* MATERIAL SUPPLIED
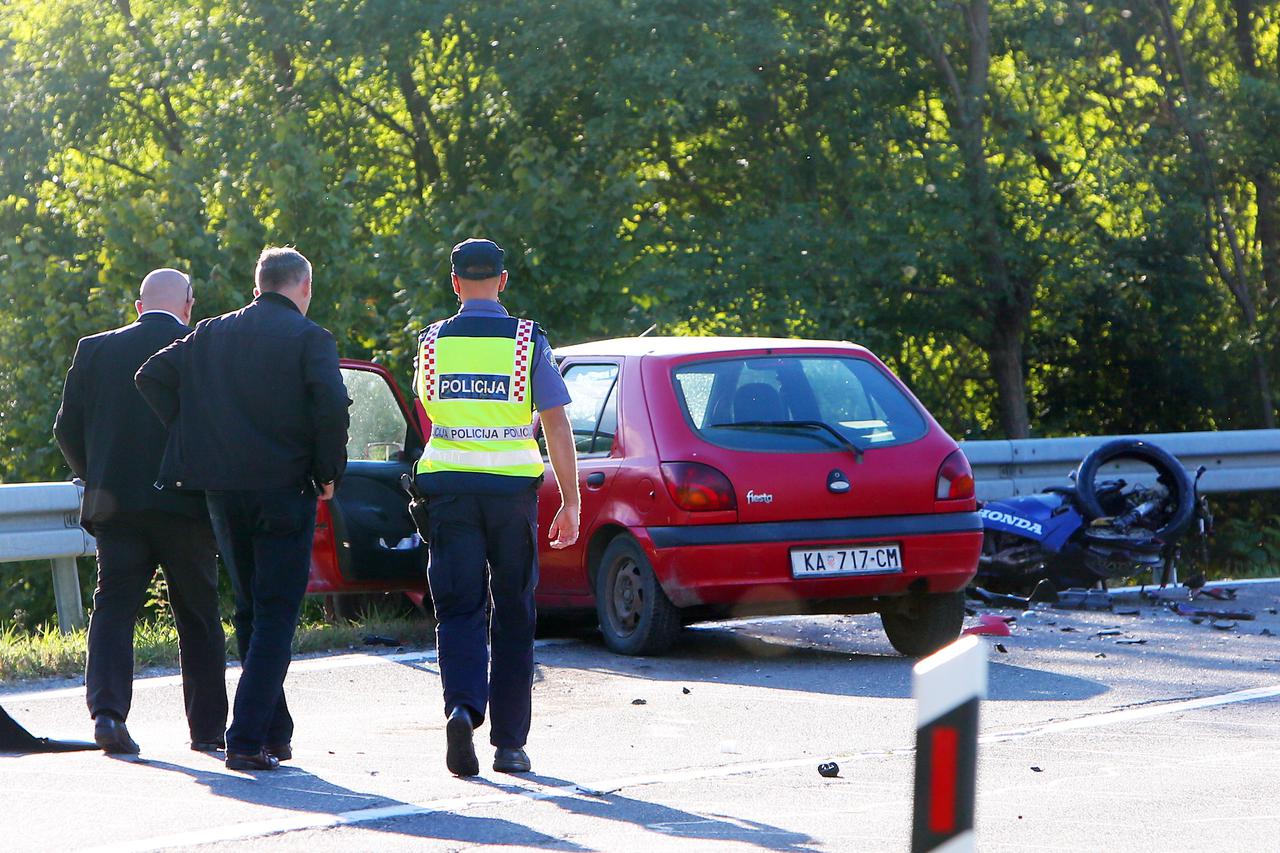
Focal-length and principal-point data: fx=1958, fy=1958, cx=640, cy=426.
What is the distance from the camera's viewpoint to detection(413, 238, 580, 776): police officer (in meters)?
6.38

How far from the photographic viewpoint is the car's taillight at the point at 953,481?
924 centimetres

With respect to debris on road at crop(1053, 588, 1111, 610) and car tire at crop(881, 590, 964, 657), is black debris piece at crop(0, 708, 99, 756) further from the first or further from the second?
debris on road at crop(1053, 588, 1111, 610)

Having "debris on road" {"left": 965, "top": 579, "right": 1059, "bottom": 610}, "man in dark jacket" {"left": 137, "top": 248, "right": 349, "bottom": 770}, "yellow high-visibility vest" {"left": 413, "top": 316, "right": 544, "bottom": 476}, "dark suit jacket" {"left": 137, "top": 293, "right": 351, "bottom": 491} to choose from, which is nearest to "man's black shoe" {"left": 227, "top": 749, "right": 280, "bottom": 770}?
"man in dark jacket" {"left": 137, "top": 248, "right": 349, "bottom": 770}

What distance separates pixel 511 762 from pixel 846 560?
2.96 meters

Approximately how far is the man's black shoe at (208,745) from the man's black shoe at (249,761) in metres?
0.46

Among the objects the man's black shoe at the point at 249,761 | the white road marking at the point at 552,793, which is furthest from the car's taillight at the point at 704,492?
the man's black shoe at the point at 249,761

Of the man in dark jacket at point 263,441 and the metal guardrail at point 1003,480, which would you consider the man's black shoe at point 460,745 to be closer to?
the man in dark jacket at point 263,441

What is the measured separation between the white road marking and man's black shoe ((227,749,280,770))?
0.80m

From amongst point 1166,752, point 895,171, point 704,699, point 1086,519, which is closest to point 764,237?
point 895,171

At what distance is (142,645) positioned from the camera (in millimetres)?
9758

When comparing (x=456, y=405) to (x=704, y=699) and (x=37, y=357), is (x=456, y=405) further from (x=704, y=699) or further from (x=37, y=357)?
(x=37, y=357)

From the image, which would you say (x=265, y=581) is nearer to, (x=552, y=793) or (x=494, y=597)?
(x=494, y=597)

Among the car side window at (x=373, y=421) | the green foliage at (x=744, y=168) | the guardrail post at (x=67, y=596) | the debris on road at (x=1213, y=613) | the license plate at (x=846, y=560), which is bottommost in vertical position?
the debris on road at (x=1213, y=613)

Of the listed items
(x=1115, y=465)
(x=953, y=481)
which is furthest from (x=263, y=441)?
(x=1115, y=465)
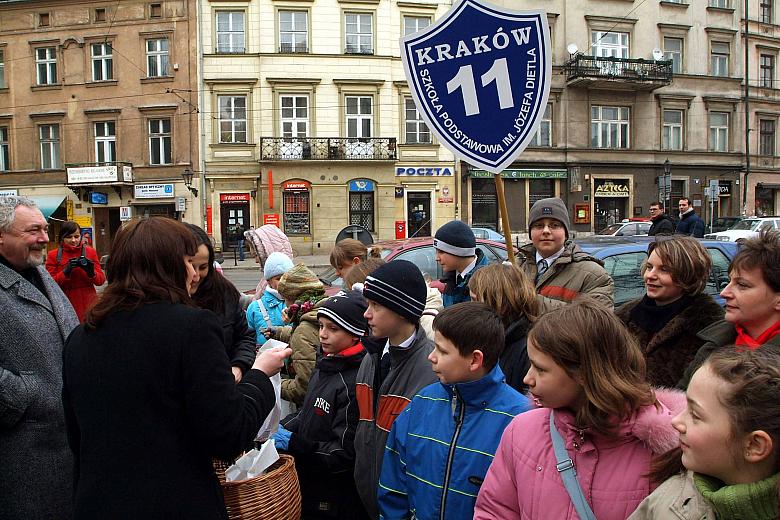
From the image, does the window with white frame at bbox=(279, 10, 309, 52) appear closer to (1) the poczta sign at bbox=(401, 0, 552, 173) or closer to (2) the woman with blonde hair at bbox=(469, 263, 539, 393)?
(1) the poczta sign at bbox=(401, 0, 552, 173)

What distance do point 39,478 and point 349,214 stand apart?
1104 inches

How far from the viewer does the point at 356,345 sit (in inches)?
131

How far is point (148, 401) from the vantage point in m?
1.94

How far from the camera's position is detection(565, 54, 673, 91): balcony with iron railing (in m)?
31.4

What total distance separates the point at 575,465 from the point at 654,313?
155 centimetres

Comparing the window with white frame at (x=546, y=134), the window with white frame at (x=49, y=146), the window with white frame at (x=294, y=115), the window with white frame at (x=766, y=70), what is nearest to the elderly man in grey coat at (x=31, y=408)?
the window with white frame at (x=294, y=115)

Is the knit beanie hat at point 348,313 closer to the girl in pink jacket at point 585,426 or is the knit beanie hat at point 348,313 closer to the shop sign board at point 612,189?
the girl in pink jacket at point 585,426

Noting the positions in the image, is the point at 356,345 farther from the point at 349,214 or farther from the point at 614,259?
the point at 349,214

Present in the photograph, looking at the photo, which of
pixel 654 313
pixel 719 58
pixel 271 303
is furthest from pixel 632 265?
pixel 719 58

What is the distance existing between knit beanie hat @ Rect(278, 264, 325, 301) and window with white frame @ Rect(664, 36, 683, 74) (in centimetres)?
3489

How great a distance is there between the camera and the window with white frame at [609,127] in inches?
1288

* DIRECTIONS
Lay out the listing as a Markdown table, from the line containing "What distance do" through the end of the listing, with both ends included. Use two columns, Row and Listing line, give each nonblank line its own row number, and omit blank lines.

* EXERCISE OUTPUT
| Row | Listing line |
|---|---|
| 1 | What distance do point 39,478 and point 349,214 stand apart? |
| 2 | 1104 inches |
| 3 | How far from the viewer does the point at 356,345 sit (in inches)? |
| 4 | 131 |
| 5 | How far is point (148, 401) from the vantage point in m? |
| 6 | 1.94 |
| 7 | How far from the camera's position is detection(565, 54, 673, 91): balcony with iron railing (in m)? |
| 8 | 31.4 |
| 9 | What total distance separates the point at 575,465 from the point at 654,313? |
| 10 | 155 centimetres |
| 11 | Comparing the window with white frame at (x=546, y=134), the window with white frame at (x=49, y=146), the window with white frame at (x=294, y=115), the window with white frame at (x=766, y=70), what is nearest to the elderly man in grey coat at (x=31, y=408)? |
| 12 | the window with white frame at (x=294, y=115) |
| 13 | Is the knit beanie hat at point 348,313 closer to the girl in pink jacket at point 585,426 or is the knit beanie hat at point 348,313 closer to the shop sign board at point 612,189? |
| 14 | the girl in pink jacket at point 585,426 |
| 15 | Noting the positions in the image, is the point at 356,345 farther from the point at 349,214 or farther from the point at 614,259? |
| 16 | the point at 349,214 |
| 17 | Present in the photograph, looking at the photo, which of |
| 18 | pixel 654 313 |
| 19 | pixel 719 58 |
| 20 | pixel 271 303 |
| 21 | is furthest from pixel 632 265? |
| 22 | pixel 719 58 |
| 23 | What is the distance existing between knit beanie hat @ Rect(278, 264, 325, 301) and window with white frame @ Rect(664, 36, 683, 74) (in centimetres)? |
| 24 | 3489 |
| 25 | How great a distance is there between the camera and the window with white frame at [609,127] in inches? |
| 26 | 1288 |